-- Problem to solve --
Convert every line of the rows below into a JSON list of strings, one string per line, leaving out blank lines.

--- START OF Dataset entries ---

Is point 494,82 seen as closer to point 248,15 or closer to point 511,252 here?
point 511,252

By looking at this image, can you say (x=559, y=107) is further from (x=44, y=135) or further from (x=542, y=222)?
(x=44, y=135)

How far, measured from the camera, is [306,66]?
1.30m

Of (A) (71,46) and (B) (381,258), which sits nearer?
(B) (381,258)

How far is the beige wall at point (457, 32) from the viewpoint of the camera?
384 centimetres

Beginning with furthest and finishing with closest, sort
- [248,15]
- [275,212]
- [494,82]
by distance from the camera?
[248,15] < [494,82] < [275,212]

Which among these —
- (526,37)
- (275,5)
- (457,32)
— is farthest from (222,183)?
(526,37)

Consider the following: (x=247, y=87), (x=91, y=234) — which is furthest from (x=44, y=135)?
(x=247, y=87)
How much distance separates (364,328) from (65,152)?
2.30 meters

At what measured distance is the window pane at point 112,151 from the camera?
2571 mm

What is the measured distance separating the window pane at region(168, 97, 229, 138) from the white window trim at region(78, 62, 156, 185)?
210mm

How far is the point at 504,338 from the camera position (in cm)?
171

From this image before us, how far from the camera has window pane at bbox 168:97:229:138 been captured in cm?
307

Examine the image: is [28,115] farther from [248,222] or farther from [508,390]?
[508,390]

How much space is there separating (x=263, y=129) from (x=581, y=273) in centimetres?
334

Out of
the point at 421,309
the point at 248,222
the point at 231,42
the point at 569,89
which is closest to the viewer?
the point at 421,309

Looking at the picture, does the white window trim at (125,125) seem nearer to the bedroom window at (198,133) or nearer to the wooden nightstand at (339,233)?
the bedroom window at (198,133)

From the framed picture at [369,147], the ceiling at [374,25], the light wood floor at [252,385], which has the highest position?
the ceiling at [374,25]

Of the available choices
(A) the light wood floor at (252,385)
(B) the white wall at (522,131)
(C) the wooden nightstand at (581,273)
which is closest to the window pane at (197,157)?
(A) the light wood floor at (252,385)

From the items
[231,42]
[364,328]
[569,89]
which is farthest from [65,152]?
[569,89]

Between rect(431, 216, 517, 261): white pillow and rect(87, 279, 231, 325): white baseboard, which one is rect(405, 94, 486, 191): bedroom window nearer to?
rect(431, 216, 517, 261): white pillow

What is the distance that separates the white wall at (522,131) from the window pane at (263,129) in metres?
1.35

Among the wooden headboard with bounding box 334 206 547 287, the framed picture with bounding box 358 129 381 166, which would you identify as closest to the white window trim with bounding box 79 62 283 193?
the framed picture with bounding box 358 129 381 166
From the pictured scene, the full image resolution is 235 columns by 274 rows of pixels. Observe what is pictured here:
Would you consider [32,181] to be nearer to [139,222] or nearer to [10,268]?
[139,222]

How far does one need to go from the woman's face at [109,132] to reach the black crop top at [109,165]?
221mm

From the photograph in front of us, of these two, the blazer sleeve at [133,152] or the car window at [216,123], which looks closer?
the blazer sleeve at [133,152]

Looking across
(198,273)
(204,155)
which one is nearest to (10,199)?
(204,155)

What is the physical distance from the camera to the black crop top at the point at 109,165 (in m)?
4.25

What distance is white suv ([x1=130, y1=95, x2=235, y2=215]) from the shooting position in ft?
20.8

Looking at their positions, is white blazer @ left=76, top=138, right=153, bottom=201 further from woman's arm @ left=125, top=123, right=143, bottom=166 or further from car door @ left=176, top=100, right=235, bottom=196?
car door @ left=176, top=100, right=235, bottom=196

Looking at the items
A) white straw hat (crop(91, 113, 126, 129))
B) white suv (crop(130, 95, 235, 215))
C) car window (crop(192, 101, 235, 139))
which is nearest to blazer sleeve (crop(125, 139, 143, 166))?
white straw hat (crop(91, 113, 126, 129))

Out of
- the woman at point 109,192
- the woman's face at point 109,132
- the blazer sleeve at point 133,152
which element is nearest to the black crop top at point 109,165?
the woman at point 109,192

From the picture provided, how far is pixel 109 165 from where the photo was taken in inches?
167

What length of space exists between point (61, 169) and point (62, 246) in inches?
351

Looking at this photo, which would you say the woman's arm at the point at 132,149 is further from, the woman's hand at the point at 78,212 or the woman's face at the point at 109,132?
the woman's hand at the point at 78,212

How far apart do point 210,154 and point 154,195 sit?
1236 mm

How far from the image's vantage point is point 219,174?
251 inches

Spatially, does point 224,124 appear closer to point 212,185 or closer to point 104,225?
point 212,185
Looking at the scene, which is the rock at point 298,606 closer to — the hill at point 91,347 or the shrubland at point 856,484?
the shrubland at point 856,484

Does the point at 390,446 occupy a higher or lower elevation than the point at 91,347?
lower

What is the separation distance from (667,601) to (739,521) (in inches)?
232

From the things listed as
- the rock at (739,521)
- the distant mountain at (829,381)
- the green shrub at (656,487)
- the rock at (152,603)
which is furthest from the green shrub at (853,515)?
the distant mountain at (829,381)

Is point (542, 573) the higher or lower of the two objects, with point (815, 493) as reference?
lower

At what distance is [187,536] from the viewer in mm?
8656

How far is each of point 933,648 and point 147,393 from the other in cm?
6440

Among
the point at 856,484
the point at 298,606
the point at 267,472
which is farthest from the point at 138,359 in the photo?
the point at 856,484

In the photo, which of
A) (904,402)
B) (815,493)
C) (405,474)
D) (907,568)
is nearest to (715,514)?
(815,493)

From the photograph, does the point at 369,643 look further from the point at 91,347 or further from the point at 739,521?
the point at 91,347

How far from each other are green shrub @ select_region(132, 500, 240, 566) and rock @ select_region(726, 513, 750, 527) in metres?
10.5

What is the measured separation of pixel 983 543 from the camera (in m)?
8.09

--- END OF Dataset entries ---

-- Task solution --
[
  "Is point 494,82 seen as closer to point 248,15 or closer to point 511,252 here?",
  "point 511,252",
  "By looking at this image, can you say (x=559, y=107) is further from (x=44, y=135) or further from (x=542, y=222)?",
  "(x=44, y=135)",
  "How far, measured from the camera, is [306,66]?",
  "1.30m",
  "Of (A) (71,46) and (B) (381,258), which sits nearer?",
  "(B) (381,258)",
  "How far is the beige wall at point (457, 32) from the viewpoint of the camera?",
  "384 centimetres",
  "Beginning with furthest and finishing with closest, sort",
  "- [248,15]",
  "- [275,212]",
  "- [494,82]",
  "by distance from the camera?",
  "[248,15] < [494,82] < [275,212]",
  "Which among these —",
  "- (526,37)",
  "- (275,5)",
  "- (457,32)",
  "— is farthest from (222,183)?",
  "(526,37)",
  "Consider the following: (x=247, y=87), (x=91, y=234) — which is furthest from (x=44, y=135)?",
  "(x=247, y=87)",
  "How much distance separates (364,328) from (65,152)?",
  "2.30 meters",
  "At what measured distance is the window pane at point 112,151 from the camera?",
  "2571 mm",
  "What is the measured distance separating the window pane at region(168, 97, 229, 138) from the white window trim at region(78, 62, 156, 185)?",
  "210mm",
  "How far is the point at 504,338 from the camera position (in cm)?",
  "171",
  "From this image before us, how far from the camera has window pane at bbox 168:97:229:138 been captured in cm?",
  "307",
  "Examine the image: is [28,115] farther from [248,222] or farther from [508,390]?",
  "[508,390]",
  "How much space is there separating (x=263, y=129) from (x=581, y=273) in centimetres?",
  "334",
  "Out of",
  "the point at 421,309",
  "the point at 248,222",
  "the point at 231,42",
  "the point at 569,89",
  "which is closest to the viewer?",
  "the point at 421,309",
  "Looking at the picture, does the white window trim at (125,125) seem nearer to the bedroom window at (198,133) or nearer to the wooden nightstand at (339,233)?",
  "the bedroom window at (198,133)",
  "From the framed picture at [369,147], the ceiling at [374,25], the light wood floor at [252,385], which has the highest position?",
  "the ceiling at [374,25]",
  "Of the available choices",
  "(A) the light wood floor at (252,385)",
  "(B) the white wall at (522,131)",
  "(C) the wooden nightstand at (581,273)",
  "which is closest to the window pane at (197,157)?",
  "(A) the light wood floor at (252,385)",
  "From the items",
  "[231,42]",
  "[364,328]",
  "[569,89]",
  "which is farthest from [65,152]?",
  "[569,89]",
  "Between rect(431, 216, 517, 261): white pillow and rect(87, 279, 231, 325): white baseboard, which one is rect(405, 94, 486, 191): bedroom window nearer to?",
  "rect(431, 216, 517, 261): white pillow",
  "What is the distance that separates the white wall at (522,131) from the window pane at (263,129) in metres?",
  "1.35",
  "Among the wooden headboard with bounding box 334 206 547 287, the framed picture with bounding box 358 129 381 166, which would you identify as closest to the white window trim with bounding box 79 62 283 193?",
  "the framed picture with bounding box 358 129 381 166",
  "From the pictured scene, the full image resolution is 235 columns by 274 rows of pixels. Observe what is pictured here:",
  "Would you consider [32,181] to be nearer to [139,222] or nearer to [10,268]?",
  "[139,222]",
  "How far does one need to go from the woman's face at [109,132] to reach the black crop top at [109,165]?",
  "221mm",
  "From the photograph in front of us, of these two, the blazer sleeve at [133,152] or the car window at [216,123], which looks closer?",
  "the blazer sleeve at [133,152]",
  "Looking across",
  "(198,273)",
  "(204,155)",
  "which one is nearest to (10,199)?",
  "(204,155)",
  "What is the physical distance from the camera to the black crop top at the point at 109,165 (in m)?",
  "4.25",
  "What distance is white suv ([x1=130, y1=95, x2=235, y2=215]) from the shooting position in ft?",
  "20.8",
  "Looking at their positions, is white blazer @ left=76, top=138, right=153, bottom=201 further from woman's arm @ left=125, top=123, right=143, bottom=166 or further from car door @ left=176, top=100, right=235, bottom=196?",
  "car door @ left=176, top=100, right=235, bottom=196",
  "Looking at the items",
  "A) white straw hat (crop(91, 113, 126, 129))",
  "B) white suv (crop(130, 95, 235, 215))",
  "C) car window (crop(192, 101, 235, 139))",
  "which is nearest to blazer sleeve (crop(125, 139, 143, 166))?",
  "white straw hat (crop(91, 113, 126, 129))",
  "Out of",
  "- the woman at point 109,192",
  "- the woman's face at point 109,132",
  "- the blazer sleeve at point 133,152",
  "which element is nearest to the black crop top at point 109,165?",
  "the woman at point 109,192",
  "From the picture provided, how far is pixel 109 165 from where the photo was taken in inches?",
  "167",
  "What length of space exists between point (61, 169) and point (62, 246) in inches?",
  "351",
  "Looking at this photo, which would you say the woman's arm at the point at 132,149 is further from, the woman's hand at the point at 78,212 or the woman's face at the point at 109,132?",
  "the woman's hand at the point at 78,212",
  "How far apart do point 210,154 and point 154,195 sit?",
  "1236 mm",
  "How far from the image's vantage point is point 219,174?",
  "251 inches",
  "Spatially, does point 224,124 appear closer to point 212,185 or closer to point 104,225?",
  "point 212,185",
  "Looking at the scene, which is the rock at point 298,606 closer to — the hill at point 91,347 or the shrubland at point 856,484?",
  "the shrubland at point 856,484",
  "Does the point at 390,446 occupy a higher or lower elevation than the point at 91,347?",
  "lower",
  "What is the separation distance from (667,601) to (739,521) (in inches)?",
  "232",
  "From the things listed as",
  "- the rock at (739,521)",
  "- the distant mountain at (829,381)",
  "- the green shrub at (656,487)",
  "- the rock at (152,603)",
  "which is furthest from the green shrub at (853,515)?",
  "the distant mountain at (829,381)",
  "Is point (542, 573) the higher or lower of the two objects, with point (815, 493) as reference?",
  "lower",
  "At what distance is [187,536] from the viewer in mm?",
  "8656",
  "How far is each of point 933,648 and point 147,393 from the other in cm?",
  "6440",
  "Among",
  "the point at 856,484",
  "the point at 298,606",
  "the point at 267,472",
  "which is farthest from the point at 138,359 in the photo?",
  "the point at 856,484",
  "In the photo, which of",
  "A) (904,402)",
  "B) (815,493)",
  "C) (405,474)",
  "D) (907,568)",
  "is nearest to (715,514)?",
  "(815,493)",
  "From the photograph, does the point at 369,643 look further from the point at 91,347 or further from the point at 739,521?",
  "the point at 91,347",
  "How far from each other are green shrub @ select_region(132, 500, 240, 566) and rock @ select_region(726, 513, 750, 527) in metres?",
  "10.5",
  "What is the measured separation of pixel 983 543 from the camera (in m)?",
  "8.09"
]